= ABOUT THIS TASK =
Could you report every line from the entries that includes the word "reduce"?
*** Opening of SUPPLIED MATERIAL ***
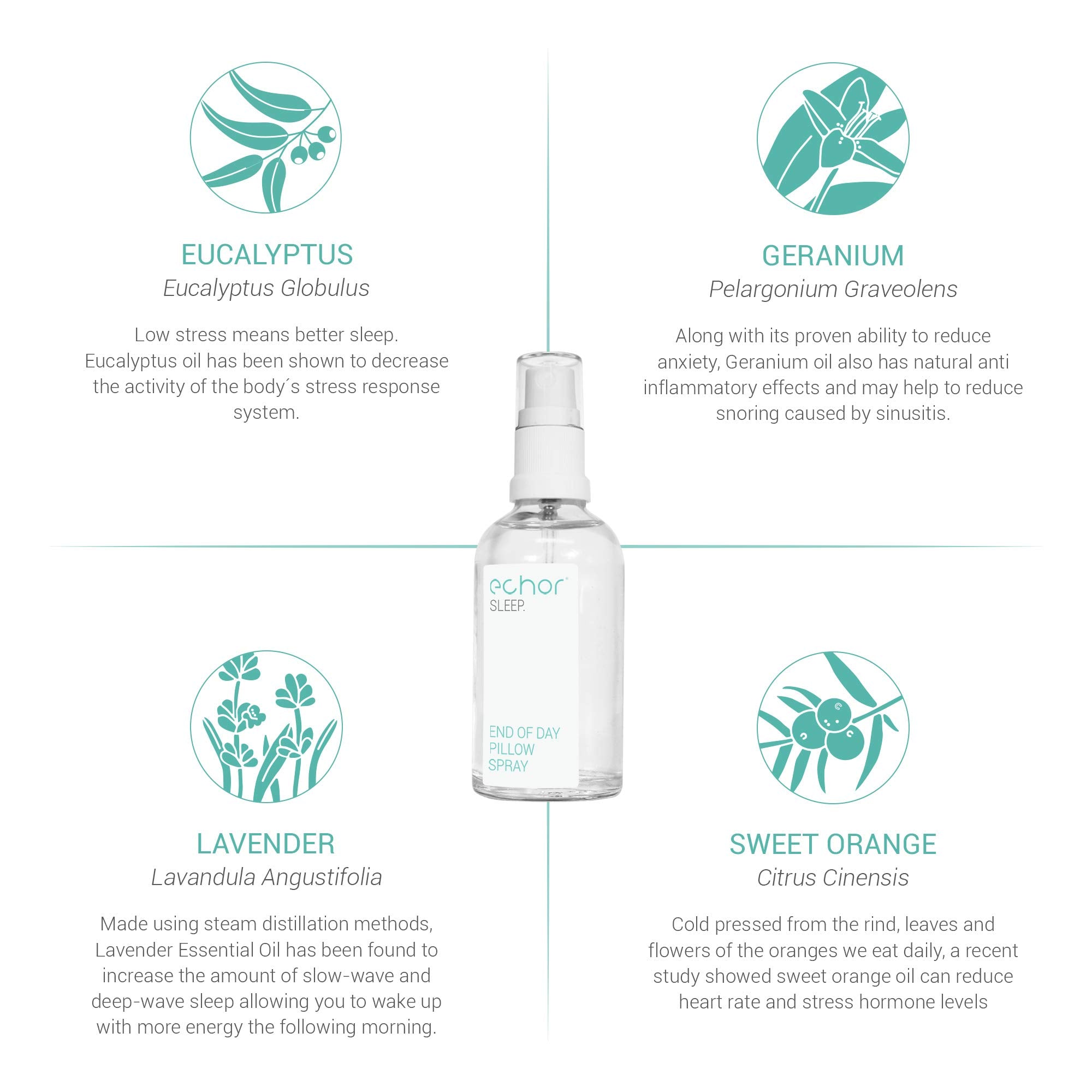 EUCALYPTUS
Eucalyptus Globulus

Low stress means better sleep. Eucalyptus oil has been shown to decrease the activity of the body´s stress response system.

GERANIUM
Pelargonium Graveolens

Along with its proven ability to reduce anxiety, Geranium oil also has natural anti inflammatory effects and may help to reduce snoring caused by sinusitis.

echor
SLEEP.

END OF DAY
PILLOW
SPRAY

LAVENDER
Lavandula Angustifolia

Made using steam distillation methods, Lavender Essential Oil has been found to increase the amount of slow-wave and deep-wave sleep allowing you to wake up with more energy the following morning.

SWEET ORANGE
Citrus Cinensis

Cold pressed from the rind, leaves and flowers of the oranges we eat daily, a recent study showed sweet orange oil can reduce heart rate and stress hormone levels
*** Close of SUPPLIED MATERIAL ***
= ANSWER AREA =
Along with its proven ability to reduce anxiety, Geranium oil also has natural anti inflammatory effects and may help to reduce snoring caused by sinusitis.
Cold pressed from the rind, leaves and flowers of the oranges we eat daily, a recent study showed sweet orange oil can reduce heart rate and stress hormone levels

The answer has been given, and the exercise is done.